:: TASK OBJECTIVE ::
Reproduce the following items word for word, leaving every line as it stands.

Entries taken from a collection:
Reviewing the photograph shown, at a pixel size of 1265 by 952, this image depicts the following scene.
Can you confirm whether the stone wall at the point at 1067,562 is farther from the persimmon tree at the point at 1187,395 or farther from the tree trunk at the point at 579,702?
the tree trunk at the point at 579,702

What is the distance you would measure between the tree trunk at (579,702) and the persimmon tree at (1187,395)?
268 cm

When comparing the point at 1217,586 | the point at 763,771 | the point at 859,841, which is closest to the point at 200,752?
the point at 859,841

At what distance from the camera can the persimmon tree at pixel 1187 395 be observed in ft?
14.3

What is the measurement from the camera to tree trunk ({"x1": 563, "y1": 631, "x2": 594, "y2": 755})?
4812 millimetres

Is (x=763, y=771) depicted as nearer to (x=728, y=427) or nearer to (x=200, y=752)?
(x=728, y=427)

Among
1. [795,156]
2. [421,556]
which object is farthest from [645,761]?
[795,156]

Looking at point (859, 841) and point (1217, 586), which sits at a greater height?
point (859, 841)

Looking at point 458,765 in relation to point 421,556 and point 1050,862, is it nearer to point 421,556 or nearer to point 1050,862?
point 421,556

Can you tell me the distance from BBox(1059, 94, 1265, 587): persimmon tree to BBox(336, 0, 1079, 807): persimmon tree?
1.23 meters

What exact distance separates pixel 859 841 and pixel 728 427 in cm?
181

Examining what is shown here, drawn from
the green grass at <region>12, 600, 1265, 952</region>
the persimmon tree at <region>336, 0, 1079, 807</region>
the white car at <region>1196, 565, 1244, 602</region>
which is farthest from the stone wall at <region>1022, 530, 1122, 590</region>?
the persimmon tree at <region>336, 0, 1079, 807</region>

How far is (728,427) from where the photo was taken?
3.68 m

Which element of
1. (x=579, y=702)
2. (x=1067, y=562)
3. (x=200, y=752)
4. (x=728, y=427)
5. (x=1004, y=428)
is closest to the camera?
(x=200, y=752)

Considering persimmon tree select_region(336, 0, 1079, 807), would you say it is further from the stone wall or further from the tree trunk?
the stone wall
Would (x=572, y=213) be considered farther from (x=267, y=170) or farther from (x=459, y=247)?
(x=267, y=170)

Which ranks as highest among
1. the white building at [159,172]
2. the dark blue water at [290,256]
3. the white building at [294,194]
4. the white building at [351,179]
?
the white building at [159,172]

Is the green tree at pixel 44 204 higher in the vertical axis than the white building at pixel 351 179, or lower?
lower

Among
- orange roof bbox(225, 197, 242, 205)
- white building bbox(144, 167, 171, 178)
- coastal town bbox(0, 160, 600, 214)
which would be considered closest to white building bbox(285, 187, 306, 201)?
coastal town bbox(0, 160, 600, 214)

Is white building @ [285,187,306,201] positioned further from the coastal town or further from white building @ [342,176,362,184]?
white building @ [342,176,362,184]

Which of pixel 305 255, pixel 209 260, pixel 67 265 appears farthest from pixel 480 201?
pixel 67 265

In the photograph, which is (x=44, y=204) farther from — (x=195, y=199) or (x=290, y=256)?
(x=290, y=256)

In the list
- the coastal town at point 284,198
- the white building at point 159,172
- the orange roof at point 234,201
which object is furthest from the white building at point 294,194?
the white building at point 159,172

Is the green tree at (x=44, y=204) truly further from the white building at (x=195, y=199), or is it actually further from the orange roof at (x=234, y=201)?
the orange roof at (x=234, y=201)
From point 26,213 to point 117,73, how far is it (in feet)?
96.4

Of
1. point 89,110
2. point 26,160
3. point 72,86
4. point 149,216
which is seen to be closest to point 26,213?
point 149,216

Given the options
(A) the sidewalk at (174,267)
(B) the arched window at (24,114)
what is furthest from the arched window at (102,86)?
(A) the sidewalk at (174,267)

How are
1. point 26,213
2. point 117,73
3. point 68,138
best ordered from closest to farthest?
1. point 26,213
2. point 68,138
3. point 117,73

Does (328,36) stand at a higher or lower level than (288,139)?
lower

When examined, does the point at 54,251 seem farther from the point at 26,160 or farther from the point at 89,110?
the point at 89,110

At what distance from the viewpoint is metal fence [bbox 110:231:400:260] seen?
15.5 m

:: TASK ANSWER ::
Reviewing the photograph shown, at a pixel size of 1265 by 952, this image depicts the following scene.
Can you confirm whether the stone wall at the point at 1067,562 is farther from the persimmon tree at the point at 1187,395 or farther from the tree trunk at the point at 579,702?
the tree trunk at the point at 579,702

What is the distance you would measure between the tree trunk at (579,702) and the persimmon tree at (1187,395)?
268 cm

When comparing the point at 1217,586 | the point at 763,771 | the point at 859,841, which is closest to the point at 200,752?
the point at 859,841

At what distance from the camera can the persimmon tree at pixel 1187 395 be observed in ft?
14.3

What is the measurement from the camera to tree trunk ({"x1": 563, "y1": 631, "x2": 594, "y2": 755})?
4812 millimetres

Is (x=763, y=771) depicted as nearer to (x=728, y=427) or nearer to (x=200, y=752)?
(x=728, y=427)

Among
1. [795,156]
2. [421,556]
which object is farthest from [645,761]?
[795,156]

Looking at point (859, 841) and point (1217, 586), which sits at a greater height?
point (859, 841)

Looking at point 458,765 in relation to point 421,556 and point 1050,862, is it nearer to point 421,556 or nearer to point 1050,862?
point 421,556

Can you tell me the distance from BBox(1059, 94, 1265, 587): persimmon tree to BBox(336, 0, 1079, 807): persimmon tree?
1.23 meters

What exact distance separates pixel 859 841 and pixel 728 427 in cm?
181

Examining what is shown here, drawn from
the green grass at <region>12, 600, 1265, 952</region>
the persimmon tree at <region>336, 0, 1079, 807</region>
the white car at <region>1196, 565, 1244, 602</region>
which is farthest from the stone wall at <region>1022, 530, 1122, 590</region>?
the persimmon tree at <region>336, 0, 1079, 807</region>

How far is (728,427) from where the photo was taken?
3.68 m

Which element of
1. (x=579, y=702)
2. (x=1067, y=562)
3. (x=200, y=752)
4. (x=728, y=427)
5. (x=1004, y=428)
is closest to the camera?
(x=200, y=752)

Considering persimmon tree select_region(336, 0, 1079, 807), would you say it is further from the stone wall or further from the tree trunk?
the stone wall
Would (x=572, y=213) be considered farther from (x=267, y=170) or farther from (x=459, y=247)?
(x=267, y=170)

Which ranks as highest among
1. the white building at [159,172]
2. the dark blue water at [290,256]
3. the white building at [294,194]
4. the white building at [351,179]
?
the white building at [159,172]

Is the green tree at pixel 44 204 higher in the vertical axis than the white building at pixel 351 179, or lower?
lower

Among
- orange roof bbox(225, 197, 242, 205)
- white building bbox(144, 167, 171, 178)
- coastal town bbox(0, 160, 600, 214)
which would be considered closest to white building bbox(285, 187, 306, 201)?
coastal town bbox(0, 160, 600, 214)

Is white building @ [285,187,306,201] positioned further from the coastal town or further from white building @ [342,176,362,184]?
white building @ [342,176,362,184]

Which of pixel 305 255, pixel 209 260, pixel 67 265 appears farthest from pixel 480 201?
pixel 67 265

In the photograph, which is (x=44, y=204) farther from — (x=195, y=199) or (x=290, y=256)?
(x=290, y=256)

In the list
- the coastal town at point 284,198
- the white building at point 159,172
- the orange roof at point 234,201
which object is furthest from the white building at point 294,194?
the white building at point 159,172

Is the green tree at (x=44, y=204) truly further from the white building at (x=195, y=199), or is it actually further from the orange roof at (x=234, y=201)?
the orange roof at (x=234, y=201)
From point 26,213 to point 117,73, how far is it (in feet)?
96.4

Of
1. point 89,110
2. point 26,160
3. point 72,86
4. point 149,216
which is seen to be closest to point 26,213?
point 149,216

Given the options
(A) the sidewalk at (174,267)
(B) the arched window at (24,114)
what is furthest from the arched window at (102,86)?
(A) the sidewalk at (174,267)

How are
1. point 26,213
2. point 117,73
3. point 68,138
best ordered from closest to farthest?
1. point 26,213
2. point 68,138
3. point 117,73

Does (328,36) stand at a higher or lower level than (288,139)?
lower

When examined, does the point at 54,251 seem farther from the point at 26,160 or farther from the point at 89,110?
the point at 89,110

At what distance from the viewpoint is metal fence [bbox 110:231:400:260] seen?
15.5 m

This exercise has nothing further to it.